* Text section *
● ● ● ●

Figure 28.8: Histogram matching for one of the subbands. The same operation is done for all the subbands independently.

Figure 28.7 (b) shows the result of applying this to all the subbands and then collapsing the pyramid to reconstruct an image. Then we also histogram match the output texture to match the histogram of the pixel values of the reference texture. The result is an image that starts showing some initial black blobs that, after repeating the same process multiple times, will become triangles, as shown in Figure 28.6. After several iterations of the histogram matching steps in both domains (subbands and image) the algorithm appears to converge and the result is the synthesized texture.

The results are often quite good. For images like the triangles of Figure 28.5, the algorithm works well. However, we note that correlations of filter responses across scale is not captured in this procedure, and long or large-scale structures are often depicted poorly. Figure 28.9 shows two additional examples with more complex images. To process color images, we first do principal component analysis (PCA) in color space to find decorrelated color components, then we apply the texture analysis-synthesis to each decorrelated channel independently. The final image is produced by projecting back into the original color space. For the results in Figure 28.9, the algorithm is run only for 15 iterations. Adding more iterations makes the images look worse.

● ● ● ●

* Entries *

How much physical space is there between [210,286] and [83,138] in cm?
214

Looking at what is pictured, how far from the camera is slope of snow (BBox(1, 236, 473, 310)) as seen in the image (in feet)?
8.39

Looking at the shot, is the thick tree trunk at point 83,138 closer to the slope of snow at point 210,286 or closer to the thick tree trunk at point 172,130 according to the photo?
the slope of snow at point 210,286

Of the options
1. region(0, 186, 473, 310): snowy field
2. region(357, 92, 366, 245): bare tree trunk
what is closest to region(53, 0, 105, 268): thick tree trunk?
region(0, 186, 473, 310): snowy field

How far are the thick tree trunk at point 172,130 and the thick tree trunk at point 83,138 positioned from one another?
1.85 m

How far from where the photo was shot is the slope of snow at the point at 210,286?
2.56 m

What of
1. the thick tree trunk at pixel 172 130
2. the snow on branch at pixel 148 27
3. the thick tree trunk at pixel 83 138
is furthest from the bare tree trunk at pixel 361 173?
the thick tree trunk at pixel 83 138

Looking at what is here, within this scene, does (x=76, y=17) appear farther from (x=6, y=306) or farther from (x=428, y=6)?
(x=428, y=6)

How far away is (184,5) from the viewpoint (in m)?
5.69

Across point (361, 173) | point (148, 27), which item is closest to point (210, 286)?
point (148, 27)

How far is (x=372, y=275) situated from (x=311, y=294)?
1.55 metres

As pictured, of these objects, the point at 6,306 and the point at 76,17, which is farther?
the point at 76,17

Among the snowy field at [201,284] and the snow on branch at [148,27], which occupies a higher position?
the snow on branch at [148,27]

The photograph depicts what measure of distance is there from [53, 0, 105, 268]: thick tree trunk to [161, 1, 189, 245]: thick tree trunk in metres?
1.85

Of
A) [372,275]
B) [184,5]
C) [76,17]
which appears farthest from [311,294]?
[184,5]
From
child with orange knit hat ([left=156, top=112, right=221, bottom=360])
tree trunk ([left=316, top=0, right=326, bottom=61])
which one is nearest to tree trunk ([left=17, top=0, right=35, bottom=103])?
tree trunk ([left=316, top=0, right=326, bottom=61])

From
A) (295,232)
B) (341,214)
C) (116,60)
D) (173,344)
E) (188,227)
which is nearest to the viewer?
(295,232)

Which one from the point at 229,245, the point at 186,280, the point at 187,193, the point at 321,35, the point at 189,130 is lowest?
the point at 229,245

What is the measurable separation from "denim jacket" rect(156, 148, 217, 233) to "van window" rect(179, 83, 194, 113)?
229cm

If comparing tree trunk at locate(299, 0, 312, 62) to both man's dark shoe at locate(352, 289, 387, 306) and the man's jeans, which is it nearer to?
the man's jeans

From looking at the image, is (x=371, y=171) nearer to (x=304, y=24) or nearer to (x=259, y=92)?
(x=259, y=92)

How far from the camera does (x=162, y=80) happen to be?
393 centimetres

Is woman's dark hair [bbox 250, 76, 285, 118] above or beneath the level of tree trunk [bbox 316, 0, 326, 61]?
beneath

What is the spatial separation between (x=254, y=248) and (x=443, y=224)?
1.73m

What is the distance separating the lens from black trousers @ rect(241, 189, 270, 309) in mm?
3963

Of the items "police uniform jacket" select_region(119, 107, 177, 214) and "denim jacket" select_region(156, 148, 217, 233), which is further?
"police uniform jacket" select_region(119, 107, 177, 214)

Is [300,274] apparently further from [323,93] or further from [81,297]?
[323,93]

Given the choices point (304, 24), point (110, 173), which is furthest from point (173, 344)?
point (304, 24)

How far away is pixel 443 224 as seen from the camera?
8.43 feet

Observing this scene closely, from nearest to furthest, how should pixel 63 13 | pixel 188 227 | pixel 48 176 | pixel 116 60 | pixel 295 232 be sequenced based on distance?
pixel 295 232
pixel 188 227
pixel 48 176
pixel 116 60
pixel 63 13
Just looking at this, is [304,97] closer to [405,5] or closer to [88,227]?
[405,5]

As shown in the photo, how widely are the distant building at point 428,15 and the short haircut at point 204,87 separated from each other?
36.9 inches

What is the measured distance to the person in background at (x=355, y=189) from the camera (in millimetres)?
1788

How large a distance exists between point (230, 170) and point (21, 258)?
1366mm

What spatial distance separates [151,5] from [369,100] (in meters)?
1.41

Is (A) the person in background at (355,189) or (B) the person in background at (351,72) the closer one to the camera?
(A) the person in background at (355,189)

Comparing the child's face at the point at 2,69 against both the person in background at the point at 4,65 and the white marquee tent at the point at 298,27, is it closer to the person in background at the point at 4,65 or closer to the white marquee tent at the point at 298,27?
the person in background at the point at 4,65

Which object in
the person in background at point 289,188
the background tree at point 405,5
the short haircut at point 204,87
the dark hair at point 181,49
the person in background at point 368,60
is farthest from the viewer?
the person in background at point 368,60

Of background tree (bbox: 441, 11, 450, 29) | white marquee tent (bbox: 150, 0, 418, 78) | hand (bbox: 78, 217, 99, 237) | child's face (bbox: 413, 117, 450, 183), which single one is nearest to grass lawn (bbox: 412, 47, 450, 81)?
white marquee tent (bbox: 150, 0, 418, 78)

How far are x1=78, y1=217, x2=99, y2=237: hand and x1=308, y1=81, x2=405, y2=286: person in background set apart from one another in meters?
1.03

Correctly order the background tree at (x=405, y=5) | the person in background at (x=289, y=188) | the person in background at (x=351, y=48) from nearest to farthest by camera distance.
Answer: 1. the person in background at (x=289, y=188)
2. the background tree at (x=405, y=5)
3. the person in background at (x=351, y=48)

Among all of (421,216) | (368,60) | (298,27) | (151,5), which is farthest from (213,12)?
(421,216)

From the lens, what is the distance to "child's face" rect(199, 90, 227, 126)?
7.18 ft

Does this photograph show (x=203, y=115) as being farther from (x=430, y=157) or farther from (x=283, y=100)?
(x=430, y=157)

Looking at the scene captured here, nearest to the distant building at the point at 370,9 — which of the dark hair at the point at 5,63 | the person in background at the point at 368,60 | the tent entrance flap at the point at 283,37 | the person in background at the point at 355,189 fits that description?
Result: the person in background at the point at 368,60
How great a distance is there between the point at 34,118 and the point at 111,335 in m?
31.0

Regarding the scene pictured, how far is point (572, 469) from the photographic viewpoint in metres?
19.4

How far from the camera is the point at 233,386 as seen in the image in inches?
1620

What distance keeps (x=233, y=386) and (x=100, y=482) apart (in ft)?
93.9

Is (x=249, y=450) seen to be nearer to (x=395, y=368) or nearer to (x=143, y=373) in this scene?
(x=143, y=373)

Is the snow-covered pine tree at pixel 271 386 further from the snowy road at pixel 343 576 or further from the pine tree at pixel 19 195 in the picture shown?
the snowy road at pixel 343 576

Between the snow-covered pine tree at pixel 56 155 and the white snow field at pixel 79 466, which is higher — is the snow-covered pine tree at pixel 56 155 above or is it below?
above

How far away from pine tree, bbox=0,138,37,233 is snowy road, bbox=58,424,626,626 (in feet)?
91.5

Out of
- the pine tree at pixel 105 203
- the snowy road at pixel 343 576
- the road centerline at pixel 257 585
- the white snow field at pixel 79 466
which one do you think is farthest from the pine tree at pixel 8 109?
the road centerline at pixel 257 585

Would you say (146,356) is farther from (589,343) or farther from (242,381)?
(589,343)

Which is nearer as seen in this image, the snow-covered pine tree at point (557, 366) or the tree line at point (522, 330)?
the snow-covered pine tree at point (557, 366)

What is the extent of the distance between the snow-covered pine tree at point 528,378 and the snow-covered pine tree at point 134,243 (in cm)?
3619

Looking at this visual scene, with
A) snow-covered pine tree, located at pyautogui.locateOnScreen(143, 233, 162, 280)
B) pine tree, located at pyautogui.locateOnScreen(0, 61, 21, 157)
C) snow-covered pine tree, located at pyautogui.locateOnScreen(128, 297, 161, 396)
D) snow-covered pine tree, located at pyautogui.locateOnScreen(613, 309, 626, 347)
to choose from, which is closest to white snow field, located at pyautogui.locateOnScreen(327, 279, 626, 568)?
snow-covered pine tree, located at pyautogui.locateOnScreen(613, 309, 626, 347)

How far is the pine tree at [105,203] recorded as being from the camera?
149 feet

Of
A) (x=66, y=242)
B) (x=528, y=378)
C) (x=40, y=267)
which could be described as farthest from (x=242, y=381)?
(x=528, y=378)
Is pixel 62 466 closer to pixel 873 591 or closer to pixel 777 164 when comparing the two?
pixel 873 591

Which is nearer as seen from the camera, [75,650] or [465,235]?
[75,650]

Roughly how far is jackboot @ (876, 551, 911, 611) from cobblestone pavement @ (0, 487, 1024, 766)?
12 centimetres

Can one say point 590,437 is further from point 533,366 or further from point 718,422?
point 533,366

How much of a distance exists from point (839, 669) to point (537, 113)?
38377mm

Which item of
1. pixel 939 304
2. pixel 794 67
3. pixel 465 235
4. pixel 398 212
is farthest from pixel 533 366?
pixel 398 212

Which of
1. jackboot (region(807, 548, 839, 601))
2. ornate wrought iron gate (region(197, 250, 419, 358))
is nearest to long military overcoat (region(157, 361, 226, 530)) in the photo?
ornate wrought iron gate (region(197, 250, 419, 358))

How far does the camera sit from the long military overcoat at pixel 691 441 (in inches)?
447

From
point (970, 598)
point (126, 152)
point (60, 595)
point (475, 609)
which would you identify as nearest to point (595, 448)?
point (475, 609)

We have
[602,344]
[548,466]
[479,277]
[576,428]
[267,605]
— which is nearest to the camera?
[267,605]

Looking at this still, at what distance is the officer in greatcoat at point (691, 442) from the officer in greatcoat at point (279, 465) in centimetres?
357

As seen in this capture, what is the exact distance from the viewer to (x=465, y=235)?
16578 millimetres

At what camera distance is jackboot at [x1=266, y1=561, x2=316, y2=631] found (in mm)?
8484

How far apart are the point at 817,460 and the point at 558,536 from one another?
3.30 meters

● ● ● ●

* What the task asks *
Revise the stretch from "Figure 28.8: Histogram matching" through "the synthesized texture." in the texture synthesis passage, swapping "blobs" for "spots". The listing has no connection to the texture synthesis passage.

* Answer in full *
Figure 28.8: Histogram matching for one of the subbands. The same operation is done for all the subbands independently.

Figure 28.7 (b) shows the result of applying this to all the subbands and then collapsing the pyramid to reconstruct an image. Then we also histogram match the output texture to match the histogram of the pixel values of the reference texture. The result is an image that starts showing some initial black spots that, after repeating the same process multiple times, will become triangles, as shown in Figure 28.6. After several iterations of the histogram matching steps in both domains (subbands and image) the algorithm appears to converge and the result is the synthesized texture.